Figure 7. The SCFA butyrate links gut microbes with Ern2 expression.

(A) Box plots show whole genome sequence reads for enzymes in butyrate metabolism measured in stool from WT (n = 14) and Ern2^–/– (n = 9) mice. Symbols represent an individual mouse, and bars represent the range. Mean values were compared using multiple t tests. (B) Bar graphs show mole fraction of SCFAs measured in stool from WT (n = 19) and Ern2^–/– (n = 19) mice. Values are shown as the mole fraction of each relative to the total SCFAs measured in each sample. Symbols represent an individual mouse. Data are represented as mean ± SEM. (C) Left panel: bar graph shows the number of AB⁺ cells in the upper half of crypts in the distal colon of GF-WT and GF-Ern2^–/– mice that received regular drinking water or drinking water supplemented with sodium butyrate. Symbols represent the average value for an individual mouse. Data are represented as mean ± SEM. Mean values were compared by 2-way ANOVA. Right panel: bar graph shows relative expression of Ern2 mRNA measured by qPCR in colon crypt epithelial cells from GF-WT mice (control, n = 1; butyrate n = 3). *P < 0.05; **P < 0.01.

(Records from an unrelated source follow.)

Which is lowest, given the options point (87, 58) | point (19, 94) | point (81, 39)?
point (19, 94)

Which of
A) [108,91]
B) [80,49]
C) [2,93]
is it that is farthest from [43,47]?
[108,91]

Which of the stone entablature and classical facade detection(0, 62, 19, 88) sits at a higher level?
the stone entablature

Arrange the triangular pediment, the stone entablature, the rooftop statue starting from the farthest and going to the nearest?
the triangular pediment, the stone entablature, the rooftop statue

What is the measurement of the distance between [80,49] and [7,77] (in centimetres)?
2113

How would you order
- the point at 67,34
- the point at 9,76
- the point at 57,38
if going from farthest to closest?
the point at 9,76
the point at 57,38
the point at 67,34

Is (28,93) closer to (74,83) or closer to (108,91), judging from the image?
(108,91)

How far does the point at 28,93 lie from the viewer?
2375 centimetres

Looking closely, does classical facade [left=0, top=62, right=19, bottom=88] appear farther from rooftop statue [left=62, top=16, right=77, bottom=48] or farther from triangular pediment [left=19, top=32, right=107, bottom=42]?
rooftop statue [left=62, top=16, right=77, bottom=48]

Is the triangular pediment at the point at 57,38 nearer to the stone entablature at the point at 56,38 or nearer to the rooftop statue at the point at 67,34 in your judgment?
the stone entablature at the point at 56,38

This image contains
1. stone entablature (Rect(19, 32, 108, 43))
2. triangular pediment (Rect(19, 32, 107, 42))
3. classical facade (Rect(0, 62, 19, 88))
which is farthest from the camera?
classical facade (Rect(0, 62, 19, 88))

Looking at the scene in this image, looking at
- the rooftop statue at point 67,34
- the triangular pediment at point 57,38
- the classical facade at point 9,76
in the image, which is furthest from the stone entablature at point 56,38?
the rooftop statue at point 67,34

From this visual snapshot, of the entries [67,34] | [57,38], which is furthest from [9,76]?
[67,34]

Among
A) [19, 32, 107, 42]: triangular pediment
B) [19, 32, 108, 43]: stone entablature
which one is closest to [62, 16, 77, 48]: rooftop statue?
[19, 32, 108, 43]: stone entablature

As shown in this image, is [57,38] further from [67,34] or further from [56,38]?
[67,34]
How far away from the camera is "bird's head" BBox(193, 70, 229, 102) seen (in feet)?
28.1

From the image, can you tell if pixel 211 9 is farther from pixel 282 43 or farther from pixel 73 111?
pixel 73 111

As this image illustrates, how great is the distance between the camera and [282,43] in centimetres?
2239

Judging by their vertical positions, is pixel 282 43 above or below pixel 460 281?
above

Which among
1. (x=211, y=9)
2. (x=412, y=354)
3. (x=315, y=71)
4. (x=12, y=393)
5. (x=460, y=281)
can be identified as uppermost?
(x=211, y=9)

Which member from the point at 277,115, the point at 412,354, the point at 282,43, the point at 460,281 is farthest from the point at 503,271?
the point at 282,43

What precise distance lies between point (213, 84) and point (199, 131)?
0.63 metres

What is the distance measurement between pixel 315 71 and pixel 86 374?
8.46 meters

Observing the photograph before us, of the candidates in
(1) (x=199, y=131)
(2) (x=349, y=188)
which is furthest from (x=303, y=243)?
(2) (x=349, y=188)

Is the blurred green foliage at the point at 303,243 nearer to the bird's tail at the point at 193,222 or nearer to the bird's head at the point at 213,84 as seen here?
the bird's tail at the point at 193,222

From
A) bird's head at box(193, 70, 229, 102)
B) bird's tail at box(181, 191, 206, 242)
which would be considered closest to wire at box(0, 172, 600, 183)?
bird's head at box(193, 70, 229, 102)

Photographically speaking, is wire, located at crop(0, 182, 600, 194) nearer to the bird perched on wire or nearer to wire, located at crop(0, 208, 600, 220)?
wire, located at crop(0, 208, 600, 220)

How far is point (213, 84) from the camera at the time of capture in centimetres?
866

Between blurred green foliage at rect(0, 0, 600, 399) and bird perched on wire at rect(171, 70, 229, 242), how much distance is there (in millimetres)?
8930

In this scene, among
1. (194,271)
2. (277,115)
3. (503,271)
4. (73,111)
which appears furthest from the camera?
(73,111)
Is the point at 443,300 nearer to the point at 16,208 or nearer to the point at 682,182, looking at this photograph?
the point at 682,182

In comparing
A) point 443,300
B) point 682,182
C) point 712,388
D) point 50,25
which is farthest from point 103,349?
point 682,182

Figure 8. ERN2 expression is associated with UC and goblet cell development in primary human colonoids.

(A and B) Left panels: scatter plots show relative mRNA expression for ERN2 in rectal biopsies from individuals with and without UC. Right panels: scatter plots show correlation between mRNA expression levels of ERN2 and goblet cell transcription factors ATOH1 or SPDEF in individuals with UC. (C) Representative images of undifferentiated and differentiated human colonoids. Fixed colonoids were stained with DAPI (blue) and phalloidin (magenta). Differentiated and undifferentiated colonoids were quantitated in cultures treated with DAPT and the IRE1 inhibitor 4μ8C. Symbols represent individual biological replicates from 3 independent experiments. Data are represented as mean ± SEM. Mean values were compared by 2-way ANOVA. Original magnification, ×10. (D) Bar graphs show relative mRNA expression for ATOH1, SPDEF, ERN2, and spliced XBP1 in primary human colonoids treated with DAPT and 4μ8C. Symbols represent individual biological replicates from 3 independent experiments. Data are represented as mean ± SEM. Mean values were compared by 2-way ANOVA. *P < 0.05; **P < 0.01; ***P < 0.001; ****P < 0.0001.

Figure 9. Model for function of ERN2 in microbe-epithelial-mucus feedback loop regulating mucosal homeostasis.